Most of you have probably heard of $$$\omega$$$, the matrix multiplication exponent. Are you sure you fully understand its definition, though? I thought so too, until I started asking myself some uncomfortable questions and realized that I had some subtle misconceptions. To answer these questions, I read a bunch of papers and book chapters, and now I have some peace of mind. Let me try to scare you a bit first and then hopefully rebuild your understanding of fast matrix multiplication.

Let's start with four questions. Try to answer them before reading further.

Q1: Does there exist an $$$O(n^{\omega})$$$-time matrix multiplication algorithm?

Q2: Does there exist an $$$o(n^{\omega})$$$-time matrix multiplication algorithm?

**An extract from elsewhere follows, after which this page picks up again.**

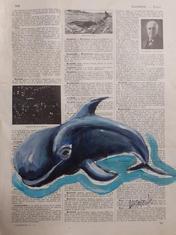 """"""" Baleine 2"""" Labarussias"""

Q3: Does there exist an $$$O(n^{\omega + 0.1})$$$-time algorithm for integer matrix multiplication?

Q4: Does there exist an $$$O(n^{\omega - 0.1})$$$-time algorithm for integer matrix multiplication?

Answers

If you had asked me a month ago, I would have been quite surprised by these answers. Now let's take a closer look at the matrix multiplication exponent and make sense of these answers.

But first: what is $$$\omega$$$? Intuitively, it should be something along the lines of "the smallest value $$$t$$$ such that $$$n \times n$$$ matrices can be multiplied in time $$$O(n^t)$$$". From this definition, the answer to the first question should clearly be "yes". However, the definition is not quite right because the relevant set of exponents may not have a minimum. The correct definition takes the infimum over all valid exponents.

There could be no single "best" matrix multiplication algorithm, but only a sequence of better and better ones. As a result, the definition only guarantees algorithms running in time $$$O(n^{\omega + \varepsilon})$$$ for every fixed $$$\varepsilon \gt 0$$$. It does not tell us whether the infimum is actually attained. So Q1 is not true by definition. It might be true, but we simply don't know.

This is why statements like "using fast matrix multiplication we solve the problem in $$$O(n^{\omega})$$$ time" are not very precise. Even though before this journey I knew that $$$\omega$$$ is an infimum and not a minimum, I never stopped to think through what that really implies. If you want a notation for an actual achievable running time, writing something like $$$\mathrm{MM}(n, n, n)$$$ is cleaner. Here we mean that we can plug in the time complexity of any specific matrix multiplication algorithm.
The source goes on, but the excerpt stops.